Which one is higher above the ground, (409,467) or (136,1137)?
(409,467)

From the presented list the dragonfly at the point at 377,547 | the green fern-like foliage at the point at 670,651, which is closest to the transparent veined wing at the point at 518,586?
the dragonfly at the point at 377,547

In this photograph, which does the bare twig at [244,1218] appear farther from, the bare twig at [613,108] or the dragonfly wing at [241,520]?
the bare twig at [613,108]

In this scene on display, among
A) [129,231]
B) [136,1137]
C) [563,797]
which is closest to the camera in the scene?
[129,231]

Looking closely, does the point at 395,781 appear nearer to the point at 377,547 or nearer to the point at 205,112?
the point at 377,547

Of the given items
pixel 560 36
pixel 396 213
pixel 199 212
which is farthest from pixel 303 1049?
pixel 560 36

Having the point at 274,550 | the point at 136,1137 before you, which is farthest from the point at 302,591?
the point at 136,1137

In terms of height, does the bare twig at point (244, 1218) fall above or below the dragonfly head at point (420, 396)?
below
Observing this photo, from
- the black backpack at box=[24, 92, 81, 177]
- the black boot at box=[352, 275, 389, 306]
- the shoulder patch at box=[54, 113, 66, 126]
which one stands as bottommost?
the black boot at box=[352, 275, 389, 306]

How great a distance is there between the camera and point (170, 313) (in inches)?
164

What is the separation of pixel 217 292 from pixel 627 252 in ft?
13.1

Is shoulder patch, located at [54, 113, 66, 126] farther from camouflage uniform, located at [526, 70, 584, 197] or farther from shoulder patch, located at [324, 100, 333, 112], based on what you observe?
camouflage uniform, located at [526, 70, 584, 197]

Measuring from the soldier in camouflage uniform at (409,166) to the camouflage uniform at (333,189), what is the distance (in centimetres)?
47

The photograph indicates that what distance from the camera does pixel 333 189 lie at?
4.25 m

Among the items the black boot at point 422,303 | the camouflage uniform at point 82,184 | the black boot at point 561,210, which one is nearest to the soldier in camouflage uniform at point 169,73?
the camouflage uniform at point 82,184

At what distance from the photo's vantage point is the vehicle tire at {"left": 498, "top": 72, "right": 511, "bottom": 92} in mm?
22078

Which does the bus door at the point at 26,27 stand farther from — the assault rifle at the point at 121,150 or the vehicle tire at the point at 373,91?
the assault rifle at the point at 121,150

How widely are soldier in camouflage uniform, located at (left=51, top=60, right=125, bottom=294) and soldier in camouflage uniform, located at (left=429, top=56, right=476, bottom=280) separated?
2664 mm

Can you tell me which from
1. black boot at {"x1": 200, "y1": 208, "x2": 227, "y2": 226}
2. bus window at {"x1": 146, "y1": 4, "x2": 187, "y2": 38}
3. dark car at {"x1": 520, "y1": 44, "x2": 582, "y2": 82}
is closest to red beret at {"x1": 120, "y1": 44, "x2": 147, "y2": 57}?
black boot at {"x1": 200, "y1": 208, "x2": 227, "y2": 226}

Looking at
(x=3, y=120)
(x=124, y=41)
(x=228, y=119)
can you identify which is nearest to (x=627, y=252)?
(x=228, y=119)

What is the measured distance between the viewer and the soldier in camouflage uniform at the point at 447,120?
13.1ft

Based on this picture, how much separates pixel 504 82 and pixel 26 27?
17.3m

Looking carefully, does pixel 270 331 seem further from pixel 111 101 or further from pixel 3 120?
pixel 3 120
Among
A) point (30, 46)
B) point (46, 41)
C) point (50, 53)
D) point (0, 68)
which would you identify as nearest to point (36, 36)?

□ □ □ □ □ □ □

Goal: Transcribe every entry exactly.

Result of this task:
Which one is higher above the ground, (409,467) or (136,1137)?
(409,467)

From the presented list the dragonfly at the point at 377,547 | the green fern-like foliage at the point at 670,651, which is closest to the transparent veined wing at the point at 518,586?
the dragonfly at the point at 377,547

In this photograph, which does the bare twig at [244,1218] appear farther from, the bare twig at [613,108] or the dragonfly wing at [241,520]?
the bare twig at [613,108]

In this scene on display, among
A) [129,231]
B) [136,1137]
C) [563,797]
which is closest to the camera in the scene?
[129,231]

Looking closely, does the point at 395,781 appear nearer to the point at 377,547 or nearer to the point at 205,112?
the point at 377,547

Of the given items
pixel 560 36
pixel 396 213
pixel 199 212
which is farthest from pixel 303 1049?
pixel 560 36

Having the point at 274,550 | the point at 136,1137 before you, which is farthest from the point at 302,591?
the point at 136,1137

In terms of height, does the bare twig at point (244, 1218) fall above or below the dragonfly head at point (420, 396)?
below
Observing this photo, from
- the black backpack at box=[24, 92, 81, 177]
- the black boot at box=[352, 275, 389, 306]
- the shoulder patch at box=[54, 113, 66, 126]
which one stands as bottommost?
the black boot at box=[352, 275, 389, 306]

How great a distance is there between the camera and point (170, 313) (in inches)?
164

What is the separation of pixel 217 292 from pixel 627 252 in ft?
13.1

Is shoulder patch, located at [54, 113, 66, 126] farther from camouflage uniform, located at [526, 70, 584, 197] or farther from shoulder patch, located at [324, 100, 333, 112], based on what you observe?
camouflage uniform, located at [526, 70, 584, 197]

Measuring from the soldier in camouflage uniform at (409,166) to the camouflage uniform at (333,189), what is the distance (in centimetres)?
47

The photograph indicates that what distance from the camera does pixel 333 189 lie at?
4.25 m

Among the items the black boot at point 422,303 | the camouflage uniform at point 82,184 | the black boot at point 561,210, which one is nearest to the soldier in camouflage uniform at point 169,73?
the camouflage uniform at point 82,184

At what distance from the photo's vantage point is the vehicle tire at {"left": 498, "top": 72, "right": 511, "bottom": 92} in mm?
22078

Which does the bus door at the point at 26,27 stand farther from — the assault rifle at the point at 121,150 or the vehicle tire at the point at 373,91?
the assault rifle at the point at 121,150

How widely are soldier in camouflage uniform, located at (left=51, top=60, right=125, bottom=294) and soldier in camouflage uniform, located at (left=429, top=56, right=476, bottom=280) separated?
2664 mm

Can you tell me which from
1. black boot at {"x1": 200, "y1": 208, "x2": 227, "y2": 226}
2. bus window at {"x1": 146, "y1": 4, "x2": 187, "y2": 38}
3. dark car at {"x1": 520, "y1": 44, "x2": 582, "y2": 82}
is closest to red beret at {"x1": 120, "y1": 44, "x2": 147, "y2": 57}?
black boot at {"x1": 200, "y1": 208, "x2": 227, "y2": 226}

Looking at
(x=3, y=120)
(x=124, y=41)
(x=228, y=119)
can you identify which is nearest to (x=627, y=252)?
(x=228, y=119)

What is the measured distance between the viewer and the soldier in camouflage uniform at the point at 447,120?
13.1ft

Based on this picture, how much separates pixel 504 82 and pixel 26 27?
17.3m

Looking carefully, does pixel 270 331 seem further from pixel 111 101 or further from pixel 3 120?
pixel 3 120
Among
A) point (30, 46)
B) point (46, 41)
C) point (50, 53)
D) point (0, 68)
which would you identify as nearest to point (36, 36)?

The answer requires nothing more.